Targeting Mitochondrial Calcium Homeostasis via novel S100A9 Inhibitor B2 as a Promising Agent Against AML

Acute myeloid leukemia (AML) remains difficult to treat in the relapsed or refractory (R/R) setting due to limited therapeutic targets and the emergence of drug resistance. Through integrative analysis of BeatAML, TCGA, and GEO datasets, we identified S100A9 as a gene highly associated with disease progression and poor treatment response in R/R AML. Functional assays demonstrated that modulating S100A9 expression significantly suppressed AML cell proliferation and led to marked changes in mitochondrial calcium (Ca²⁺) levels. To therapeutically target this axis, we performed structure-based virtual screening and identified compound 2(C2), a novel small-molecule compound that binds to S100A9 and downregulates its expression. C2 treatment restored mitochondrial Ca²⁺ accumulation and induced mitochondrial permeability transition pore (MPTP) opening. Transcriptomic analysis via RNA-Seq confirmed that C2 alters mitochondrial signaling and suppresses STAT5 and AKT activation, two key pathways in AML survival and resistance.

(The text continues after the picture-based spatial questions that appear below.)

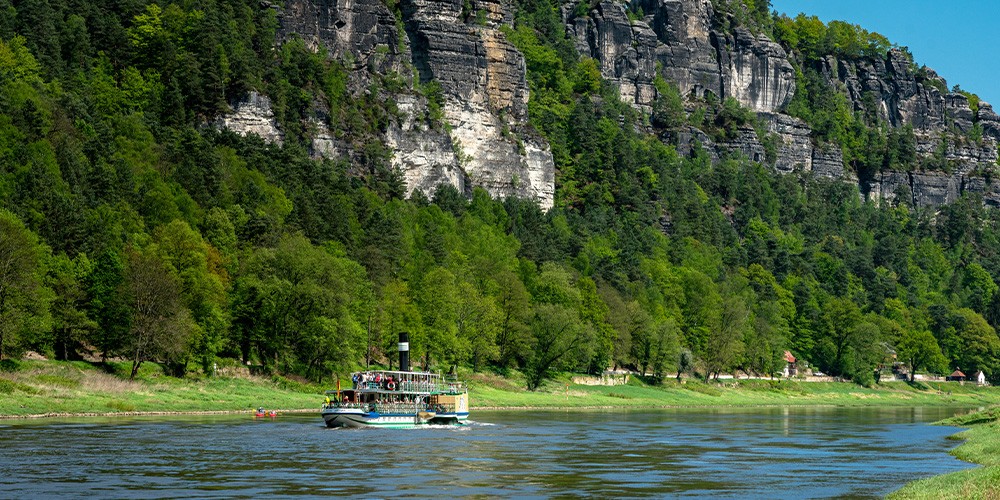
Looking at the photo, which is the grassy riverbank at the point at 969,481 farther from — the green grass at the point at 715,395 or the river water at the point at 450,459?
the green grass at the point at 715,395

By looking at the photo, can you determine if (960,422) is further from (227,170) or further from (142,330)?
(227,170)

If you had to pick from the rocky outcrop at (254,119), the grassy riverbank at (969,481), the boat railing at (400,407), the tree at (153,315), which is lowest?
the grassy riverbank at (969,481)

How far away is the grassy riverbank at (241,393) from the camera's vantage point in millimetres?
88125

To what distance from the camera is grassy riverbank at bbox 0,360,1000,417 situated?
88125 mm

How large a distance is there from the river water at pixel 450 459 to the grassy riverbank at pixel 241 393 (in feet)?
18.2

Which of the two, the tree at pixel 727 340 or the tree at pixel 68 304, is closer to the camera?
the tree at pixel 68 304

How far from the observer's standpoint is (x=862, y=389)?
7421 inches

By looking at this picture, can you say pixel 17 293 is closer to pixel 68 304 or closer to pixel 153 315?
pixel 68 304

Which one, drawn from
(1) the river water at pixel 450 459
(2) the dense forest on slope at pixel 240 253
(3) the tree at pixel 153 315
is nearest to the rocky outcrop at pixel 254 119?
(2) the dense forest on slope at pixel 240 253

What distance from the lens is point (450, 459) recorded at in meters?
64.6

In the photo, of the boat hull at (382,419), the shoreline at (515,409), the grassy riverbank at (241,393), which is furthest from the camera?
the grassy riverbank at (241,393)

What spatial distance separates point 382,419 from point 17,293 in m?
27.2

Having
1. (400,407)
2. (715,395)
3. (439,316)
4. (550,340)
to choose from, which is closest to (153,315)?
(400,407)

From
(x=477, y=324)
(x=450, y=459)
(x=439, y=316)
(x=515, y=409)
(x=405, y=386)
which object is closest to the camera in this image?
(x=450, y=459)
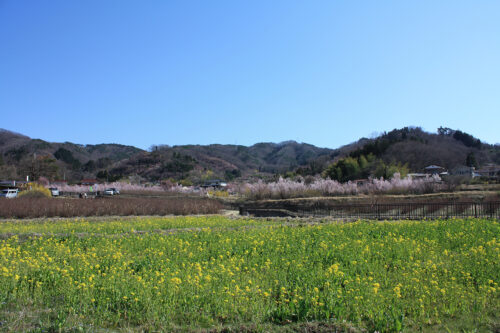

Meanwhile, this compound also exhibited potent and selective cytotoxicity in S100A9-high AML cell lines and primary patient samples, with minimal toxicity to normal hematopoietic cells. In vivo, it significantly reduced leukemia burden in xenograft models. Our findings reveal a critical role of S100A9 in mitochondrial calcium regulation in AML and propose C2 as a promising therapeutic candidate that targets mitochondrial vulnerabilities and downstream oncogenic signaling in R/R AML.